Objetivo de déficit

Grecia se rebela contra las nuevas exigencias de austeridad

El Gobierno griego se rebeló el viernes contra las nuevas exigencias de austeridad planteadas por la zona euro y el Fondo Monetario Internacional para cumplir el objetivo de déficit del 7,6% a finales de año. Atenas anunció que no adoptará nuevos ajustes a pesar de que previsiblemente superará esa cifra, lo que deja en el aire la entrega del sexto plazo, 8.000 millones de euros de los préstamos concedidos por la zona euro y el FMI para evitar la quiebra del país. La negativa reabre la incertidumbre sobre el rescate de Grecia, con la consiguiente desestabilización del mercado de la deuda pública de la zona euro.

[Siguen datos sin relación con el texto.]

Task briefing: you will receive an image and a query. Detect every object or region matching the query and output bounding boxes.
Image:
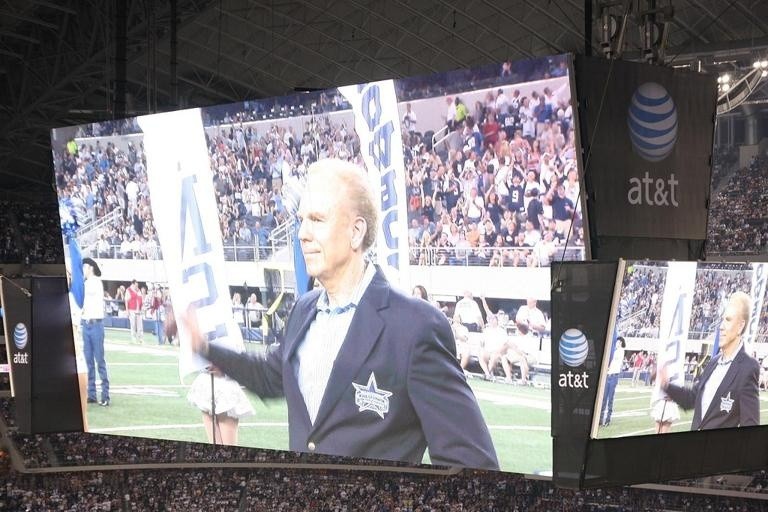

Los técnicos de la Comisión Europea, el Banco Central Europeo y el Fondo Monetario Internacional tenían previsto cerrar el próximo lunes el informe previo a la entrega del nuevo plazo, pero han cancelado su misión en Atenas hasta mediados de mes. Las dos partes atribuyen el aplazamiento a la necesidad de revisar ciertos "detalles técnicos" del programa, aunque el ministro griego de Finanzas, Evangelo Venizelos, dejó claro en una rueda de prensa en Atenas que su Gobierno quiere revisar al alza el objetivo de déficit pactado.

"La mayor profundidad de la recesión debe conducir a un ajuste automático de los objetivos de déficit", señaló Venizelos, quien predijo una caída del PIB nacional a finales de año del 5%, muy por encima del 3,8% previsto en el plan de ajuste. El desplome, vinculado a la aplicación del propio plan de ajuste, ha provocado durante los siete primeros meses de 2011 una caída en la recaudación fiscal del 6,4%.

8.000 millones

La zona euro aporta 5.800 millones de euros al sexto plazo del rescate griego y el FMI, 1.400 millones. La entrega, prevista en septiembre, podría retrasarse como ocurrió en mayo con el plazo anterior, lo que provocó un repunte de las primas de riesgo del bono español.